• **INSTRUCTIONS**:
[1] Say whether each statement below agrees with the Anapamu Street pines report. For each, answer yes or no and quote the exact words of the report that decide it.
(a) The City Council's vote to uphold the appeal was unanimous.
(b) Council Member Sneddon voted against the appeal.
(c) Commenters said municipal rules are focused on landmark trees and canopies.
[2] Repeat word for word everything in the Anapamu Street pines report from "Santa Barbara City" down to "it in kind.".
[3] Go on with the Anapamu Street pines report, continuing after its last sentence.

══ PAGE EXTRACT ══

Santa Barbara City Council unanimously upheld an appeal to preserve the Italian stone pines along Anapamu Street, a decision commissioners and staff said reflected unusually strong public comment and concerns about how the municipal code treats living, non‑structural cultural resources.
Public commenters and commission staff said the council’s decision — announced after the appeal hearing — affirms an intent that replacements for removed Italian stone pines should be the same species (Italian stone pine) whenever possible. Ellen Kokkin, the city’s design review supervisor, told the commission the council vote was unanimous (Council Member Sneddon absent) and that staff expects a council resolution that will state the city’s intent to maintain Italian stone pines in place and, where a tree is lost, to replace it in kind.
Why it matters: Commission members and members of the public framed the case as more than a disagreement over street trees. Commenters and several commissioners said the episode showed municipal rules are focused on built, architectural landmarks and lack clear guidance for living cultural resources such as landmark trees and canopies. That lack of clarity, they said, led to prolonged review and an appeal to the council.

═══
══ DATA RECORDS ══

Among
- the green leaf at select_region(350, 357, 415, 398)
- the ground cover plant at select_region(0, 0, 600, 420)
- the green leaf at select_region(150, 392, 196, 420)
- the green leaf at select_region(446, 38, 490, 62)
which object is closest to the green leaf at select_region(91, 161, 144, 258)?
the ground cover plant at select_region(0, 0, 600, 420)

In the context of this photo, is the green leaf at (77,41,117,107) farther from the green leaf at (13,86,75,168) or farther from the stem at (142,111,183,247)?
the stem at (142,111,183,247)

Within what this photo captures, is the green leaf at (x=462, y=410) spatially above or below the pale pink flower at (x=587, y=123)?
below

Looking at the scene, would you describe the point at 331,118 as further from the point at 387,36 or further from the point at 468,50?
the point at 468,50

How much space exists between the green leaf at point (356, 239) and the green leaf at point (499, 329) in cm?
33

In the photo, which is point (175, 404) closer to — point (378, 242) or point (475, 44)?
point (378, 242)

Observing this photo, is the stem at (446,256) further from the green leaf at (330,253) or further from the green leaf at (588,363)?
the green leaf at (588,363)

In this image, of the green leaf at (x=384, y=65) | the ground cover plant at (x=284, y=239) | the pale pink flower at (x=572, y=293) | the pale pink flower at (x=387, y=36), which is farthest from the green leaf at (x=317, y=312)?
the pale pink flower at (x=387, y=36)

═══

• **EXERCISE RESULTS**:
[1]
(a) Yes: "Santa Barbara City Council unanimously upheld an appeal to preserve the Italian stone pines along Anapamu Street."
(b) No: "(Council Member Sneddon absent)."
(c) No: "municipal rules are focused on built, architectural landmarks and lack clear guidance for living cultural resources such as landmark trees and canopies."

[2]
Santa Barbara City Council unanimously upheld an appeal to preserve the Italian stone pines along Anapamu Street, a decision commissioners and staff said reflected unusually strong public comment and concerns about how the municipal code treats living, non‑structural cultural resources.
Public commenters and commission staff said the council’s decision — announced after the appeal hearing — affirms an intent that replacements for removed Italian stone pines should be the same species (Italian stone pine) whenever possible. Ellen Kokkin, the city’s design review supervisor, told the commission the council vote was unanimous (Council Member Sneddon absent) and that staff expects a council resolution that will state the city’s intent to maintain Italian stone pines in place and, where a tree is lost, to replace it in kind.

[3]
What speakers told the commission - Rick Clawson and Sherry Ray, two public commenters who filed speaker slips, credited public input and the written record with persuading council members to uphold the appeal. Clawson supplied an appeal record and public comment materials to the commission. Sherry Ray urged creation of an Office of Historic Preservation to provide a standing voice and to help coordinate historical and cultural expertise earlier in disputes. - Ellen Kokkin (Design Review Supervisor) told commissioners that the council found the appellants’ presentation persuasive and said staff will prepare a council resolution to clarify that the Italian stone pine is the intended species for replacement when a designated tree is lost. - Multiple commissioners said the case exposed a gray area in the Santa Barbara Municipal Code: while buildings and structures are well defined, cultural resources that are living (trees, landscapes) are not spelled out consistently and need clearer standards. Commissioner Enzberg noted the commission has only a handful of designated landmark trees — she stated “we have 7 trees, basically” — and said the city needs rules about what happens when a landmark tree dies or must be removed.
What the commission will do next: Staff said it will prepare an agenda item to open a discussion on “cultural landscapes and biological heritage,” including training resources and possibly new guidance or a supplemental chapter in the commission’s guidelines. Commissioners suggested consulting national guidance on cultural landscapes and bringing relevant experts to inform local policy.
Context and limits: The commission emphasized the council decision addressed the Anapamu appeal and does not itself create citywide code changes. Several speakers noted that the Secretary of the Interior’s guidance on cultural landscapes exists but often lacks the level of detail needed to resolve tree‑by‑tree disagreements at the local level.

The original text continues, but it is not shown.